A eleição desta terça-feira é considerada um veredicto sobre o governo de Obama, que assumiu prometendo mudanças mas ainda não conseguiu implementar muitos de seus projetos. Os Estados Unidos conseguiram sair da recessão, mas o ritmo da recuperação econômica tem sido considerado lento demais para reduzir a taxa de desemprego, que permanece há vários meses em torno de 10%.

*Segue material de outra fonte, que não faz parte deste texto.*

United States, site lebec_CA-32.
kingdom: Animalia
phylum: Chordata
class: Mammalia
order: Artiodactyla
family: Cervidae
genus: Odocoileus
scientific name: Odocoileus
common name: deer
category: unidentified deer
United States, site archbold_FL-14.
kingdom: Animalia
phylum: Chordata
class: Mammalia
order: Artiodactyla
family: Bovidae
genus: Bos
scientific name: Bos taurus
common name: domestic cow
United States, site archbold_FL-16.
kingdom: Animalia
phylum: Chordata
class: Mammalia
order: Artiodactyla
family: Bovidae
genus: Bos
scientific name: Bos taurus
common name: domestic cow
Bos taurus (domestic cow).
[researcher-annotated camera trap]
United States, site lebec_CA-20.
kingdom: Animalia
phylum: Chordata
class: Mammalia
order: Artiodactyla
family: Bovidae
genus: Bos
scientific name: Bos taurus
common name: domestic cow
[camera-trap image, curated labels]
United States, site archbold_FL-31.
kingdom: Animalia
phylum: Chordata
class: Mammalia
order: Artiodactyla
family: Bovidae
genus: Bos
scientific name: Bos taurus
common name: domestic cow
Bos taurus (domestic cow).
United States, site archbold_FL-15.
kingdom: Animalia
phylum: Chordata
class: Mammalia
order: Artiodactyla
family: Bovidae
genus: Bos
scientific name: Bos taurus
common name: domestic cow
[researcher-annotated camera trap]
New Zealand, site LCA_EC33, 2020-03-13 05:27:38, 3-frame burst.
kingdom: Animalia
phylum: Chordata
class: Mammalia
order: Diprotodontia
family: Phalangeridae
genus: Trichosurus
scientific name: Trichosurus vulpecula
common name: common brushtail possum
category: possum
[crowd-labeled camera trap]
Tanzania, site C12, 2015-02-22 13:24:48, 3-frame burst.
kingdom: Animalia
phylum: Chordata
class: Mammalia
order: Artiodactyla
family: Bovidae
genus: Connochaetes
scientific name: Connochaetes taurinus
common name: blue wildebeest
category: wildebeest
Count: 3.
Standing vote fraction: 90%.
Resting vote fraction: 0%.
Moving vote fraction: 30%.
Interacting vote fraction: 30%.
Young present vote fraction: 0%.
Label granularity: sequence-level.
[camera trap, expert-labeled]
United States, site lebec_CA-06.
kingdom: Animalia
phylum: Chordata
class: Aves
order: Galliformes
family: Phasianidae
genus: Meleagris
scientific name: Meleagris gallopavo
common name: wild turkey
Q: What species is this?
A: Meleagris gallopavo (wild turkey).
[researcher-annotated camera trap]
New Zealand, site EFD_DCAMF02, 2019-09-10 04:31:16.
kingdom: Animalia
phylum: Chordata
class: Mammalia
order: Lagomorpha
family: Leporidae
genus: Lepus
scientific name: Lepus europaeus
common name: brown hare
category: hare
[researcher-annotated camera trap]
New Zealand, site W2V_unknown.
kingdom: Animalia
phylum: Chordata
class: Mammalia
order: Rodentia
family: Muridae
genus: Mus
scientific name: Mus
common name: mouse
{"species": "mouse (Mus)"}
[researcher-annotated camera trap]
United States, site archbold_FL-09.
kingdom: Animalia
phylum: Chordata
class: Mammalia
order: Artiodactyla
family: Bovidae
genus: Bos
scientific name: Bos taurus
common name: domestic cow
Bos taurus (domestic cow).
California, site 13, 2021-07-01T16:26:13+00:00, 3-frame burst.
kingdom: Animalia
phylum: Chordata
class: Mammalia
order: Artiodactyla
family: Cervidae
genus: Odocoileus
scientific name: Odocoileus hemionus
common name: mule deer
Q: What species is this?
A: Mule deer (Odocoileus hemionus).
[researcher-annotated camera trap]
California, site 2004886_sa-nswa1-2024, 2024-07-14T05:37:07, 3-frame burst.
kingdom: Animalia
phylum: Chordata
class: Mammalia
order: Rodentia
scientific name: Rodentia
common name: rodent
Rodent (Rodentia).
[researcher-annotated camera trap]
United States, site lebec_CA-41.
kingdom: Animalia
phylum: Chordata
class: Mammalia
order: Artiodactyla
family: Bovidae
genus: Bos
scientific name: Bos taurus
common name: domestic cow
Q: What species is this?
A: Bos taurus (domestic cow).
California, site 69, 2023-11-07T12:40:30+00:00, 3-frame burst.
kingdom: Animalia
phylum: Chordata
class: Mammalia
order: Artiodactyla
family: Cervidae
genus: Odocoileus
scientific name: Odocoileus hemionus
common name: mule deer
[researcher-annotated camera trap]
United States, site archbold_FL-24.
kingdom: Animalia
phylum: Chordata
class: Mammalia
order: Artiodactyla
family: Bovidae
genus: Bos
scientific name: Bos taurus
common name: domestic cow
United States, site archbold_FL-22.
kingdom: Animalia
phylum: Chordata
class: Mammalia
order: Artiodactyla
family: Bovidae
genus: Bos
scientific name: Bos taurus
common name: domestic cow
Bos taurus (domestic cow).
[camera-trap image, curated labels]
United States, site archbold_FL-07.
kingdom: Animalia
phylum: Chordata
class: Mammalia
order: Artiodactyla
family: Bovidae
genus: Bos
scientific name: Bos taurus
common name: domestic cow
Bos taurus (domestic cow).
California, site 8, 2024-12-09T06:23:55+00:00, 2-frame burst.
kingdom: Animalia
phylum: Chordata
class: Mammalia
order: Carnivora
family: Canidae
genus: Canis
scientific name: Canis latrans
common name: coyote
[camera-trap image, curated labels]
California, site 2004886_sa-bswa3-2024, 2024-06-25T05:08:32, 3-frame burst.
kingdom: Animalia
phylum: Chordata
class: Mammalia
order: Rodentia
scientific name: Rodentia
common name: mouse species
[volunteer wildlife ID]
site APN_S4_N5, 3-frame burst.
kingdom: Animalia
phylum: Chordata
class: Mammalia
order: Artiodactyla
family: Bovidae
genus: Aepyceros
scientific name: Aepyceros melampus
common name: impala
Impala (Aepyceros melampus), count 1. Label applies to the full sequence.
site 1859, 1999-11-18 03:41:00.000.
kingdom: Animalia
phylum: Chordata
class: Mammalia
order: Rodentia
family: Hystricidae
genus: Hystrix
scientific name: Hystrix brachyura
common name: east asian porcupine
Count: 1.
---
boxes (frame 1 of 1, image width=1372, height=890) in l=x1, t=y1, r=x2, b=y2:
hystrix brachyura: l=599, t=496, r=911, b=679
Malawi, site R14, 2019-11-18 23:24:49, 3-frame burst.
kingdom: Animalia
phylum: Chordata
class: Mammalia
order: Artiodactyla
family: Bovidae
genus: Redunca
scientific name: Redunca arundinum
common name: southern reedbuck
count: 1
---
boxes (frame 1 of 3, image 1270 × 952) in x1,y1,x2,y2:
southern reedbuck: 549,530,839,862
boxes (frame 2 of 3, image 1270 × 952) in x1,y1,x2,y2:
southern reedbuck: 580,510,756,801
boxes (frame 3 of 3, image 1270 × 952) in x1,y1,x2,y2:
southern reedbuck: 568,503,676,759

Especialistas afirmam ainda que as grandes conquistas dos primeiros anos de Obama na Casa Branca, como as reformas da saúde e do sistema financeiro, exigiram medidas impopulares e resultaram em queda nos índices de aprovação do presidente.

Tea Party

Nesse cenário de descontentamento da população e de uma certa apatia dos democratas, os republicanos ganharam força, ajudados pela popularidade do Tea Party, movimento que não é um partido político e reúne centenas de grupos conservadores espalhados pelo país.

Os membros do Tea Party se opõem às políticas do governo Obama e à interferência do Estado na economia e em outros setores da sociedade, e muitos candidatos republicanos apoiados pelo movimento ganharam destaque nesta campanha - em muitos casos desbancando políticos tradicionais do Partido Republicano nas primárias.

Em muitos dos Estados, além votar em candidatos ao Congresso e aos governos locais, os eleitores também participaram de referendos a respeito de cerca de 160 medidas. Em um dos mais polêmicos, eleitores da Califórnia tiveram de decidir se apóiam ou não a legalização da maconha no Estado. Resultados parciais indicam que a proposta foi rejeitada.

Na disputa pelos governos estaduais, os republicanos conquistaram pelo menos um Estado considerado crucial para as eleições presidenciais de 2012: em Ohio, John Kasich derrotou o governador democrata Ted Strickland. No entanto, os democratas saíram vitoriosos em outros Estados importantes, como Nova York, onde Andrew Cuomo derrotou o republicano Carl Paladino.